The struggle, however, was not ended.  Islam made a supreme 
effort in Algeria.  The Dahra and the Warsenis rose at the voice 
of a fanatic called Bu-Maza (``the goat man''), a Khuan of 
the order of the Mouley-Taieb.  Elsewhere other ``masters of 
the hour,'' false Bu-Mazas, rose.  Abd-el-Kader reappeared in 
Algeria, which he overran with a rapidity which baffled all 
pursuit.  He beat the French at Sidi Brahim, raided the tribes 
of the Tell Oranais which had abandoned him, penetrated as far 
as the borders of the Metija, and reached the Jurjura, where he 
endeavoured to rouse the Kabyles.  But his eloquence offended 
the narrow and cramped particularism of those little democratic 
cities, deaf to the sentiment of the common interest.  From 
that time he played a losing game.  He returned toward the 
west, penetrating farther and farther to the south.  Badly 
received by the great aristocratic family of the Walid-sidi- 
Sheikh, he re-entered Morocco, but the emperor of that country, 
dreading his influence and fearing difficulties with the French, 
drove him out.  This was the end.  On the 23rd of December 
1847 Abd-el-Kader surrendered to General Lamoriciere in the 
plains of Sidi-Brahim.  His adversary, Bugeaud, was there no 
longer.  Having failed to persuade the French government 
to adopt his plans of military colonization, he had retired 
in June 1847 and had been replaced by the duc d'Aumale. 

The surrender of Abd-el-Kader marks the end of the period 
of the conquest.  It is true that Great Kabylia had to be 
subdued only ten years later, and that terrible insurrections 
still had to be quelled.  But at the end of the reign 
of Louis Philippe the essential work was accomplished.  
All that remained was to complete and to secure it. 

French progress. 

Under the second republic Algeria was governed successively 
by Generals L. E. Cavaignac (February to April 1848), N. A. 
T. Changarnier (April to September 1848), V. Charon (September 
1848 to October 1850), and A. H. d'Hautpoul (October 1850 to 
December 1851).  The policy followed at this period consisted 
in assimilating Algeria to France.  Important efforts were made 
to attract French colonists to the country, the colonization 
of Algeria appearing as a means towards the extinction of 
pauperism in the mother-country.  This point of view suggested 
numerous projects, as chimerical as they were generous; two 
millions sterling (50 million francs) were expended with a view 
to installing Parisian unemployed workmen as colonists, but 
this attempt failed miserably.  The most remarkable military 
events of this period were (1) the siege and destruction 
of the oasis of Zaatcha, where the inhabitants, displeased 
by an alteration in the tax on palms, rose at the voice of 
a fanatic named Bu-Zian; (2) the ineffectual campaign of 
Marshal Saint Arnaud in Little Kabylia, where the tribes rose 
at the instigation of Bu-Magla (``the mule man'') in 1851.

**What you need to do**
1. Write out the passage on the French conquest of Algeria word for word, between "The surrender of" and "to secure it.", inclusive.
2. In the passage on the French conquest of Algeria, what displeased the inhabitants of the oasis of Zaatcha?

**Stored data**
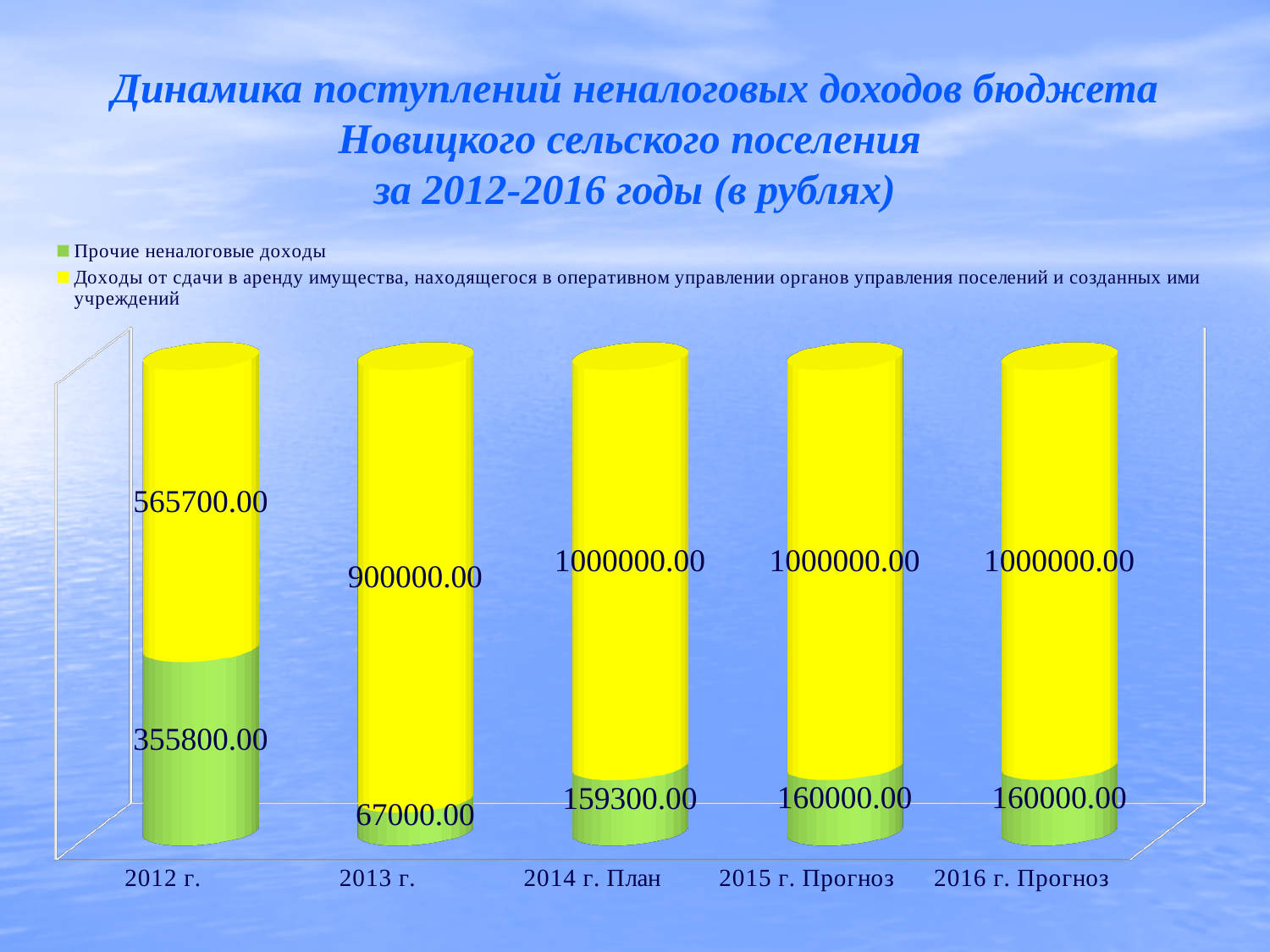
What is the total of the stacked bar for 2014 г. План? 1159300.00 How many categories (years) are shown on the x axis? 5 What is the value of Доходы от сдачи в аренду имущества for 2013 г.? 900000.00 What is the difference between Доходы от сдачи в аренду имущества in 2013 г. and in 2012 г.? 334300.00 In which year is the value of Прочие неналоговые доходы the lowest? 2013 г. What is the value of Прочие неналоговые доходы for 2014 г. План? 159300.00 What is the value of Прочие неналоговые доходы for 2012 г.? 355800.00 What is the value of Доходы от сдачи в аренду имущества for 2016 г. Прогноз? 1000000.00 What is the total of the stacked bar for 2012 г.? 921500.00 In which year is the value of Прочие неналоговые доходы the highest? 2012 г. How many series does the legend list? 2 Which is larger: Прочие неналоговые доходы in 2012 г. or in 2015 г. Прогноз? 2012 г.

**Your responses**
1.
The surrender of Abd-el-Kader marks the end of the period 
of the conquest.  It is true that Great Kabylia had to be 
subdued only ten years later, and that terrible insurrections 
still had to be quelled.  But at the end of the reign 
of Louis Philippe the essential work was accomplished.  
All that remained was to complete and to secure it.

2. An alteration in the tax on palms.